The data reflects the age of these men when they were diagnosed, not when they were infected. It is entirely possible that some men in their 20s are not getting tested until their 30s. The city has consistently seen that roughly 25 percent of New Yorkers who are newly diagnosed with HIV get an AIDS diagnosis within 31 days of their HIV diagnosis. These are people who clearly delayed getting their first HIV test for many years.
It has also been routine for people to warn that new HIV infections are rising among gay and bisexual men in New York City. Other city health department data does not support that.
Between 1993 and 2002, the incidence rate, or the percentage who are newly infected in a year, among gay and bisexual men has stayed at two to three percent.
“The good news is it’s not going up,” Torian said in an interview. “The bad news is it’s not going down.”
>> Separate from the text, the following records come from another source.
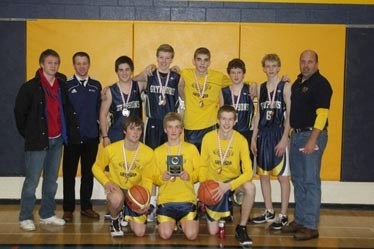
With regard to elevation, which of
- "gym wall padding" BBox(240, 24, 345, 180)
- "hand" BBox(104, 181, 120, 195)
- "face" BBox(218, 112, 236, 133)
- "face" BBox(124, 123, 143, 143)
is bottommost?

The incidence rate in both 2001 and 2002 was 2.4 percent. While that seems low, incidence is cumulative. After ten years at a 2.4 percent rate, 24 percent of the group being tested would be infected. For any community to have a quarter of its members chronically and seriously ill would be nothing less than a public health disaster. The incidence data reflect city health officials’ best estimates.
Gay City News shared the data on new diagnoses with AIDS researchers who found it intriguing while noting its limits.
“While there is some evidence that, among young MSMs, the new infections are somewhat more concentrated among men of color, the number of new infections in white men shows what I have long thought that the disease certainly continues to exist and spread in the white, gay male community,” wrote Dr. Perry N. Halkitis, a psychology professor at New York University and co-director at the Center for HIV/AIDS Educational Studies and Training (CHEST) in an e-mail.
Halkitis added that the data may be misleading.
For instance, the larger number of infections in 30- to 39-year-old men living in New York City could simply mean that there are more of those men living here.
Ultimately, however, the data says the community needs to broaden its focus when doing HIV prevention, according to Halkitis.
“We are short-sighted in simply saying HIV infections are now totally concentrated in young men of color,” Halkitis wrote. “Second, why are we shocked that older and white men are getting infected? They are also the ones who are relying heavily on club drugs and have embraced the barebacking culture.”
For Dr. Jeffrey T. Parsons, a co-director at CHEST and a psychology professor at Hunter College, the data on new HIV diagnoses could reflect a greater willingness on the part of 20- to 29-year-old African-American and Latino men to get tested while their white peers are delaying testing.
The data on the men over 30 might show that men in this age group have become complacent about or resigned to becoming infected.
“This is the population that experienced the first wave of HIV, and as such they’ve seen the dramatic changes in treatment, so perhaps they are less concerned about infection,” Parsons wrote in an e-mail. “It could also be that some of these men feel that they will eventually become HIV-positive anyway, so they worry less about protecting themselves.”